• [What this task involves]:
Rewrite every line of the records below as a JSON list of strings, one string per line, skipping blank lines and leaving out the pictures.

• [Records for this exercise]:
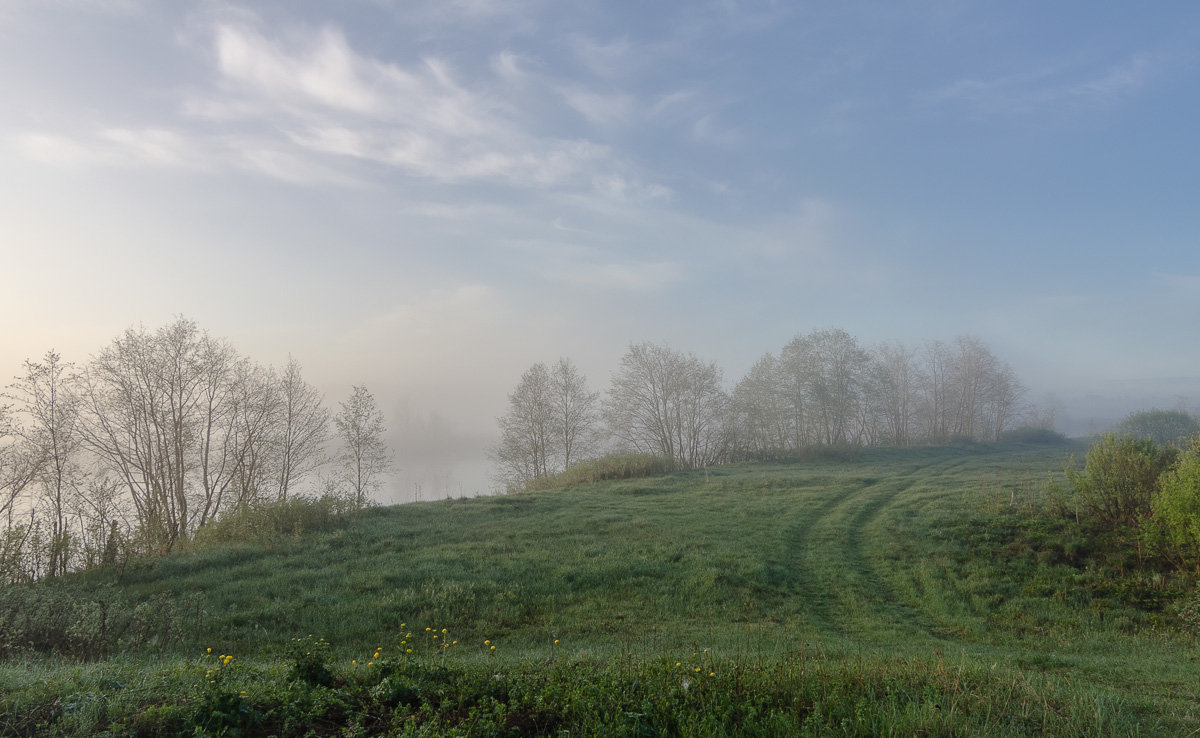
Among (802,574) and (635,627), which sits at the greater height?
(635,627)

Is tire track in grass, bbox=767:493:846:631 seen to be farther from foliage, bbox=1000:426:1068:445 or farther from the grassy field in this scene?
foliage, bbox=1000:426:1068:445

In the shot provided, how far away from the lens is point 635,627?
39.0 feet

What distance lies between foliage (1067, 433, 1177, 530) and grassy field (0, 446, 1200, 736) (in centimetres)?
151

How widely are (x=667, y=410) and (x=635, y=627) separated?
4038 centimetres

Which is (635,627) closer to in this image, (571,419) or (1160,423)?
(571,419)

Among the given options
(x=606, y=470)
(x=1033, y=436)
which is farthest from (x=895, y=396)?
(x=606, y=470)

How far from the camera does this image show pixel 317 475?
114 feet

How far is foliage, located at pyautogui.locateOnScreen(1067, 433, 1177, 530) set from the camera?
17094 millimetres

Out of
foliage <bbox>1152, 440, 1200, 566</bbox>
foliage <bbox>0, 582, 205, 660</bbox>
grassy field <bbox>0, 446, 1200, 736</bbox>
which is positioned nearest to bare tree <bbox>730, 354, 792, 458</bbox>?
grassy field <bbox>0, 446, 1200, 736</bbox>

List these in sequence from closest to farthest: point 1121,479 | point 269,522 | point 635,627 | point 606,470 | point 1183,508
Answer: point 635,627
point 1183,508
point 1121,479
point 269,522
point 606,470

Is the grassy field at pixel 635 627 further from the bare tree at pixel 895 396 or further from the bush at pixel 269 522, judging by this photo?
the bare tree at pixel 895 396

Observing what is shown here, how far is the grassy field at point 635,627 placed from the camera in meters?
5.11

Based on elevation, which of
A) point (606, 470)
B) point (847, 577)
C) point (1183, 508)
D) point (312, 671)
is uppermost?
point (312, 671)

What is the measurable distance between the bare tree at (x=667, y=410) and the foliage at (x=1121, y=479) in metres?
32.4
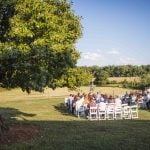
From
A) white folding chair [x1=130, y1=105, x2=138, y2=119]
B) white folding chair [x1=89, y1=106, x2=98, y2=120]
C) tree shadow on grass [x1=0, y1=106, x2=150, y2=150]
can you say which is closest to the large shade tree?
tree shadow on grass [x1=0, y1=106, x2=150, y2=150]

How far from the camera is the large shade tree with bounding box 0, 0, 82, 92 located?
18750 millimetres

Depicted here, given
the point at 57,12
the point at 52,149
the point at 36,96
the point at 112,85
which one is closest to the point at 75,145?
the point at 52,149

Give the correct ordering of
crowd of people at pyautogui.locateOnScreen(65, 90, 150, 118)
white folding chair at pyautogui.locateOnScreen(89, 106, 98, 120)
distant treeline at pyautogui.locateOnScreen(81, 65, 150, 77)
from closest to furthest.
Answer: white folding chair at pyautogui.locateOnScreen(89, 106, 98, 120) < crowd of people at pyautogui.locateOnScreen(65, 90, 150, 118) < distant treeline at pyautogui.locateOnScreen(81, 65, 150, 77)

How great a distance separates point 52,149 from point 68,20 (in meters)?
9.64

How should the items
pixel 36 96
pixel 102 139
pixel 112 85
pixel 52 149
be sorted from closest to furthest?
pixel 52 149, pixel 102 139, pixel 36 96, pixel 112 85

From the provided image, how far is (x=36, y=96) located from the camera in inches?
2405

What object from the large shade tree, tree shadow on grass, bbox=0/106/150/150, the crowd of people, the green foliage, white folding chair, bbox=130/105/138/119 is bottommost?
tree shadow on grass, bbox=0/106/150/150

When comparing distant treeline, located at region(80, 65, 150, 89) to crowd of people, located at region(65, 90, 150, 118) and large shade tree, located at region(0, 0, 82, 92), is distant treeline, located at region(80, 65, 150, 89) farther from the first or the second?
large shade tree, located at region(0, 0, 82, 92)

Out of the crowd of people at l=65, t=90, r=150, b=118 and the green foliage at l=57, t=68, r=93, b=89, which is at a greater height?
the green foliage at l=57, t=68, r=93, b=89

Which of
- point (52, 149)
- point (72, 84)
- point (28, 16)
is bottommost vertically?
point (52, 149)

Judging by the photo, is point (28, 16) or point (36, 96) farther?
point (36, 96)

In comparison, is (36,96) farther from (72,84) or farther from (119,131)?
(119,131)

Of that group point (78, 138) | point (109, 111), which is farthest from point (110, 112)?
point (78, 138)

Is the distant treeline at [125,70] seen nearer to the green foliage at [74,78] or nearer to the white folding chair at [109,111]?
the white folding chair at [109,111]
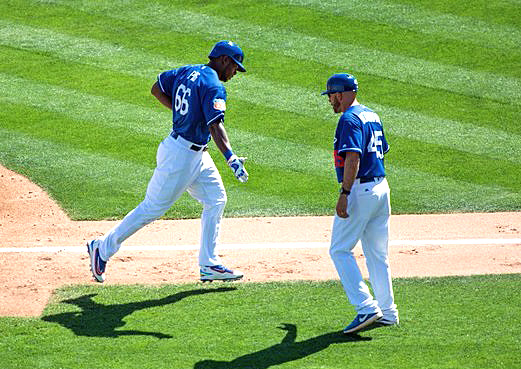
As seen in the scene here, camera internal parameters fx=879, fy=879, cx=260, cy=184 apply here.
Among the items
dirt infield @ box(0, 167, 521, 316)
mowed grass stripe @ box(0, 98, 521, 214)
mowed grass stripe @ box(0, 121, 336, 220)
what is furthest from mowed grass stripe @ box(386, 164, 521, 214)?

• [Answer to this problem]:
[
  "Among (802,574) and (635,627), which sits at the greater height?",
  "(635,627)",
  "Is tire track in grass, bbox=767:493:846:631 seen to be farther from foliage, bbox=1000:426:1068:445 or farther from the grassy field in this scene?",
  "foliage, bbox=1000:426:1068:445",
  "In the shot provided, how far away from the lens is point 635,627?",
  "39.0 feet",
  "What distance lies between foliage (1067, 433, 1177, 530) and grassy field (0, 446, 1200, 736) (in centimetres)?",
  "151",
  "How widely are (x=667, y=410) and (x=635, y=627) separated?",
  "4038 centimetres",
  "Which is (635,627) closer to in this image, (571,419) or (1160,423)?",
  "(571,419)",
  "Among the given options",
  "(x=606, y=470)",
  "(x=1033, y=436)",
  "which is farthest from (x=895, y=396)?",
  "(x=606, y=470)",
  "How far from the camera does this image show pixel 317 475?",
  "114 feet",
  "How far is foliage, located at pyautogui.locateOnScreen(1067, 433, 1177, 530) set from the camera?",
  "17094 millimetres",
  "Out of",
  "foliage <bbox>1152, 440, 1200, 566</bbox>",
  "foliage <bbox>0, 582, 205, 660</bbox>",
  "grassy field <bbox>0, 446, 1200, 736</bbox>",
  "which is positioned nearest to bare tree <bbox>730, 354, 792, 458</bbox>?",
  "grassy field <bbox>0, 446, 1200, 736</bbox>",
  "List these in sequence from closest to farthest: point 1121,479 | point 269,522 | point 635,627 | point 606,470 | point 1183,508",
  "Answer: point 635,627",
  "point 1183,508",
  "point 1121,479",
  "point 269,522",
  "point 606,470",
  "Is the grassy field at pixel 635 627 further from the bare tree at pixel 895 396 or further from the bush at pixel 269 522, judging by this photo?",
  "the bare tree at pixel 895 396",
  "Observing what is shown here, how far is the grassy field at point 635,627 placed from the camera in meters?",
  "5.11",
  "Based on elevation, which of",
  "A) point (606, 470)",
  "B) point (847, 577)",
  "C) point (1183, 508)",
  "D) point (312, 671)",
  "is uppermost?",
  "point (312, 671)",
  "What is the measurable distance between the bare tree at (x=667, y=410) and the foliage at (x=1121, y=479) in metres?",
  "32.4",
  "From",
  "A) white folding chair [x1=130, y1=105, x2=138, y2=119]",
  "B) white folding chair [x1=89, y1=106, x2=98, y2=120]",
  "C) tree shadow on grass [x1=0, y1=106, x2=150, y2=150]",
  "can you say which is closest to the large shade tree?",
  "tree shadow on grass [x1=0, y1=106, x2=150, y2=150]",
  "How far from the camera is the large shade tree with bounding box 0, 0, 82, 92 located?",
  "18750 millimetres",
  "Depicted here, given",
  "the point at 57,12",
  "the point at 52,149",
  "the point at 36,96",
  "the point at 112,85",
  "which one is closest to the point at 75,145?",
  "the point at 52,149",
  "Give the correct ordering of",
  "crowd of people at pyautogui.locateOnScreen(65, 90, 150, 118)",
  "white folding chair at pyautogui.locateOnScreen(89, 106, 98, 120)",
  "distant treeline at pyautogui.locateOnScreen(81, 65, 150, 77)",
  "from closest to furthest.",
  "Answer: white folding chair at pyautogui.locateOnScreen(89, 106, 98, 120) < crowd of people at pyautogui.locateOnScreen(65, 90, 150, 118) < distant treeline at pyautogui.locateOnScreen(81, 65, 150, 77)",
  "How great a distance separates point 52,149 from point 68,20 (in meters)?",
  "9.64",
  "How should the items",
  "pixel 36 96",
  "pixel 102 139",
  "pixel 112 85",
  "pixel 52 149",
  "be sorted from closest to furthest?",
  "pixel 52 149, pixel 102 139, pixel 36 96, pixel 112 85",
  "From the provided image, how far is (x=36, y=96) located from the camera in inches?",
  "2405",
  "What object from the large shade tree, tree shadow on grass, bbox=0/106/150/150, the crowd of people, the green foliage, white folding chair, bbox=130/105/138/119 is bottommost?",
  "tree shadow on grass, bbox=0/106/150/150",
  "When comparing distant treeline, located at region(80, 65, 150, 89) to crowd of people, located at region(65, 90, 150, 118) and large shade tree, located at region(0, 0, 82, 92), is distant treeline, located at region(80, 65, 150, 89) farther from the first or the second?",
  "large shade tree, located at region(0, 0, 82, 92)",
  "Out of the crowd of people at l=65, t=90, r=150, b=118 and the green foliage at l=57, t=68, r=93, b=89, which is at a greater height?",
  "the green foliage at l=57, t=68, r=93, b=89",
  "Which of",
  "- point (52, 149)",
  "- point (72, 84)",
  "- point (28, 16)",
  "is bottommost vertically?",
  "point (52, 149)",
  "Judging by the photo, is point (28, 16) or point (36, 96) farther?",
  "point (36, 96)",
  "In comparison, is (36,96) farther from (72,84) or farther from (119,131)?",
  "(119,131)",
  "Of that group point (78, 138) | point (109, 111), which is farthest from point (110, 112)?",
  "point (78, 138)",
  "Is the distant treeline at [125,70] seen nearer to the green foliage at [74,78] or nearer to the white folding chair at [109,111]?",
  "the white folding chair at [109,111]",
  "As seen in the scene here, camera internal parameters fx=879, fy=879, cx=260, cy=184 apply here.",
  "Among the items",
  "dirt infield @ box(0, 167, 521, 316)",
  "mowed grass stripe @ box(0, 98, 521, 214)",
  "mowed grass stripe @ box(0, 121, 336, 220)",
  "what is furthest from mowed grass stripe @ box(386, 164, 521, 214)?"
]